== Aim 1 ==
Answer these questions from the initial review order:
(a) On what date was the plaintiff's complaint conditionally filed?
(b) Who is the judge named in the order?
(c) Which statute section requires dismissal of claims that are frivolous or malicious, fail to state a claim, or seek monetary relief from an immune defendant?

== Quoted passage ==
United States District Court, District of Idaho
Dec 1, 2022
1:22-cv-00346-BLW (D. Idaho Dec. 1, 2022)

Opinion

1:22-cv-00346-BLW

12-01-2022

KENT WILLIAMS, Plaintiff, v. HENRY ATENCIO, et al., Defendants.


INITIAL REVIEW ORDER BY SCREENING JUDGE

B. Lynn Winmill, U.S. District Court Judge.

On August 8, 2022 (mailbox rule), the Complaint of Plaintiff Kent Williams was conditionally filed by the Clerk of Court due to Plaintiff's status as a prisoner and pauper. Dkts. 3, 1. All conditionally-filed prisoner and pauper complaints seeking relief against a government entity or official must be screened by the Court to determine whether summary dismissal is appropriate. 28 U.S.C. §§ 1915 & 1915A. The Court must dismiss any claims that state a frivolous or malicious claim, fail to state a claim upon which relief may be granted, or seek monetary relief from a defendant who is immune from such relief. 28 U.S.C. § 1915(e)(2)(B). After reviewing the Complaint, the Court has determined that one or more amended complaints will be required.

== Data rows ==

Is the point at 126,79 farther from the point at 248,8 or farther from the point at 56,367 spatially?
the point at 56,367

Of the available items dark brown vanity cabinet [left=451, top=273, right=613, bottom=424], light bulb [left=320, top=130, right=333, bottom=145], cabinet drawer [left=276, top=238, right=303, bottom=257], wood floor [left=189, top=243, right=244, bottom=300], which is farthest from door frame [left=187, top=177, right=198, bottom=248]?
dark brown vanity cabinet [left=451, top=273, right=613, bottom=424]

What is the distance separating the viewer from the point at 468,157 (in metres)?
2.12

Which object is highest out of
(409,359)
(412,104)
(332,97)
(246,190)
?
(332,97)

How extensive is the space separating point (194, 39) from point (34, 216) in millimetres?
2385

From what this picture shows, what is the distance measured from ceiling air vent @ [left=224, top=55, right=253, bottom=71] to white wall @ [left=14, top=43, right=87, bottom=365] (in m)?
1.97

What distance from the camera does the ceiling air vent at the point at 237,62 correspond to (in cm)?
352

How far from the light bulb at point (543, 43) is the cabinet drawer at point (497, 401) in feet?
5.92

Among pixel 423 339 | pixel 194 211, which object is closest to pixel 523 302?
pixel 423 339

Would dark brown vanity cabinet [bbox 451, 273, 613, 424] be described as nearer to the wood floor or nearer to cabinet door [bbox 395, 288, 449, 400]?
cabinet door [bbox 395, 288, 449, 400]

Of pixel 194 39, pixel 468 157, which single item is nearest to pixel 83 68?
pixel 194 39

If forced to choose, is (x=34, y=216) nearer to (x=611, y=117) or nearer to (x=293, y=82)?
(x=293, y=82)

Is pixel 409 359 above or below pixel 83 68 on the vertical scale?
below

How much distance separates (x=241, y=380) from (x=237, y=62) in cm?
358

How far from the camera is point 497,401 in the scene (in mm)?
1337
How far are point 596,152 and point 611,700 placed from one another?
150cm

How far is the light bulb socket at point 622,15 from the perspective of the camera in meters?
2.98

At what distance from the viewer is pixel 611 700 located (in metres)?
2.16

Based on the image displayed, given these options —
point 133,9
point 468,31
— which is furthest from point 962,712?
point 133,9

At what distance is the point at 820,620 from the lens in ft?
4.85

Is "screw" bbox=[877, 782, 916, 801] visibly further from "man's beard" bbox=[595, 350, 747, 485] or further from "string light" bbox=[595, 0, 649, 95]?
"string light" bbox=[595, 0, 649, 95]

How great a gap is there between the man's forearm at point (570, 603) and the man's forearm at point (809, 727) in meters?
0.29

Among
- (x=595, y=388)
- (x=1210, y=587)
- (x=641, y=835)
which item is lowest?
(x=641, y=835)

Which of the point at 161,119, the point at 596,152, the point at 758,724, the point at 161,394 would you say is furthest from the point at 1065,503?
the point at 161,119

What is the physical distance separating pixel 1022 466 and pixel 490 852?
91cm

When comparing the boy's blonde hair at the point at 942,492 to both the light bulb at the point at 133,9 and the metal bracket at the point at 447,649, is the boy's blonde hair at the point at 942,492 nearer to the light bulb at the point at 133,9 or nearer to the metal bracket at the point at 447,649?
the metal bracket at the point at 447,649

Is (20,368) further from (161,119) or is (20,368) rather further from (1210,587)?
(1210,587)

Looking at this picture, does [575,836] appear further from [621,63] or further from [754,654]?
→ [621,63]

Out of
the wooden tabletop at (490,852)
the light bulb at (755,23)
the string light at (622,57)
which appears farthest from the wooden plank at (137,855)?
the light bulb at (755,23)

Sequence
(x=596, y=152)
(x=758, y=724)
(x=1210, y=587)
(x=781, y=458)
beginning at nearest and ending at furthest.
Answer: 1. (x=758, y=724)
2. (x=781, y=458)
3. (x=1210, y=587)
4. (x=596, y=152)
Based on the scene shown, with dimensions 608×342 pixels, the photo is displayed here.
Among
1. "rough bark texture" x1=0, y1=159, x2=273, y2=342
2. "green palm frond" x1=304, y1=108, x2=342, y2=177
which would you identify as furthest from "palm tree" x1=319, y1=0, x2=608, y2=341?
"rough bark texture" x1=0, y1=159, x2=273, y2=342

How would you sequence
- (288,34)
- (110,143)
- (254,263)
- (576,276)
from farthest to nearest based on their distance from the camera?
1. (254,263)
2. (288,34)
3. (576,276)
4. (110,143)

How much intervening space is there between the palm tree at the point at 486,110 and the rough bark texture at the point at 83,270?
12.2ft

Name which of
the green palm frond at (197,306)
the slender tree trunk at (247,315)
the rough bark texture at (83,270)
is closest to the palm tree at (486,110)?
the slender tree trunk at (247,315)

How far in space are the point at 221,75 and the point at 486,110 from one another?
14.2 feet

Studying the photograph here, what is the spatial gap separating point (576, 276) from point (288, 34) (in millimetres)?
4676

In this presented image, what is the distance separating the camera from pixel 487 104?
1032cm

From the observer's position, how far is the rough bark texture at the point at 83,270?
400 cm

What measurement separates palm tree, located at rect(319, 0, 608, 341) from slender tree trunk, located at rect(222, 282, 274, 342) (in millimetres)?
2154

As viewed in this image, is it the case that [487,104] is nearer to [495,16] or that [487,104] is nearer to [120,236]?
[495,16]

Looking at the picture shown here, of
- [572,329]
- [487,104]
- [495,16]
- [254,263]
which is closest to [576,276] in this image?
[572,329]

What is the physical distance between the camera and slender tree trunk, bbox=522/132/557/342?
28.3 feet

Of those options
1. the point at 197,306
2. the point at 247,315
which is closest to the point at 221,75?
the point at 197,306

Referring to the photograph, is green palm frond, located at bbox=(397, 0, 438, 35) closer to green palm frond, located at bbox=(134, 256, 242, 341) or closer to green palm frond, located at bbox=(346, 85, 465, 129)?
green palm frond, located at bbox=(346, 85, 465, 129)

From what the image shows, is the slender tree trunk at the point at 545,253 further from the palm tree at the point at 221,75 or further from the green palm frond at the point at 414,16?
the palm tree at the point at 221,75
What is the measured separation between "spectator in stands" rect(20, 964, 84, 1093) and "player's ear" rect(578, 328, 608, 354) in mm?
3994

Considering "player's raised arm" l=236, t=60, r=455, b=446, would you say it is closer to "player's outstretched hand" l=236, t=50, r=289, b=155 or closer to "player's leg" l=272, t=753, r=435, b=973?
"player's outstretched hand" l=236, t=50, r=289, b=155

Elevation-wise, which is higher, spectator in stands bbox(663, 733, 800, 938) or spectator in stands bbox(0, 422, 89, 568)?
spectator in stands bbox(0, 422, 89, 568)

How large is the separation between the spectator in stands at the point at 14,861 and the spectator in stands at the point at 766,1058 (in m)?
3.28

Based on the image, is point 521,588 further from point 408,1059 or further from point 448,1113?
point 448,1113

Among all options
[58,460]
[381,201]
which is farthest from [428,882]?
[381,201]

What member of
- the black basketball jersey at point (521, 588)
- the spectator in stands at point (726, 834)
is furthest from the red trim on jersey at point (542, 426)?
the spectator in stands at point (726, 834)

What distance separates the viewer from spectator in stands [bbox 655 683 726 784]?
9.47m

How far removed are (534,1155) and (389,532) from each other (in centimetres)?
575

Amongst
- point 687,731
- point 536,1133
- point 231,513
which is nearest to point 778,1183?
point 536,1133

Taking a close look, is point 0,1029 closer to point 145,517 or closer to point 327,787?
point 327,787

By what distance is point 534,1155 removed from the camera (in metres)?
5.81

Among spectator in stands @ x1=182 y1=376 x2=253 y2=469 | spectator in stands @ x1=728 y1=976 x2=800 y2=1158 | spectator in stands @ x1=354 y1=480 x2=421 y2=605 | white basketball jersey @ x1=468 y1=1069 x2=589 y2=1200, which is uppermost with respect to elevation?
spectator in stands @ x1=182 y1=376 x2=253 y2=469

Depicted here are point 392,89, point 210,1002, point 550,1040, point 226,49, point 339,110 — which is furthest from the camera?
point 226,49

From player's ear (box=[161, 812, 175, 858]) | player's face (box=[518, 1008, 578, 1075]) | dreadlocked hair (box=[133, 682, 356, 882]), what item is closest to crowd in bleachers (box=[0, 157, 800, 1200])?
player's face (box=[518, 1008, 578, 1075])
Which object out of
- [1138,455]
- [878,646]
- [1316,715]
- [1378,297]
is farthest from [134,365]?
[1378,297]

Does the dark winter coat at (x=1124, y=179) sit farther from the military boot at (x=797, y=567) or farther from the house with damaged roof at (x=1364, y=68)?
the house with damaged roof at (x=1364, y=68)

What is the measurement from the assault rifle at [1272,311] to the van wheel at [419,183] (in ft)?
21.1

== Aim 2 ==
Identify every line in the records above that contains the string "camera", and copy each such line. Case counts.

== Correct response 1 ==
(a) August 8, 2022
(b) B. Lynn Winmill
(c) 28 U.S.C. § 1915(e)(2)(B)

== Correct response 2 ==
What distance from the camera does the ceiling air vent at the point at 237,62 correspond to (in cm)?
How far from the camera is point 497,401 in the scene (in mm)?
How far is the light bulb socket at point 622,15 from the perspective of the camera in meters?
from farthest to nearest based on their distance from the camera?
In this presented image, what is the distance separating the camera from pixel 487 104?
What is the physical distance between the camera and slender tree trunk, bbox=522/132/557/342?
By what distance is point 534,1155 removed from the camera (in metres)?
Depicted here are point 392,89, point 210,1002, point 550,1040, point 226,49, point 339,110 — which is furthest from the camera?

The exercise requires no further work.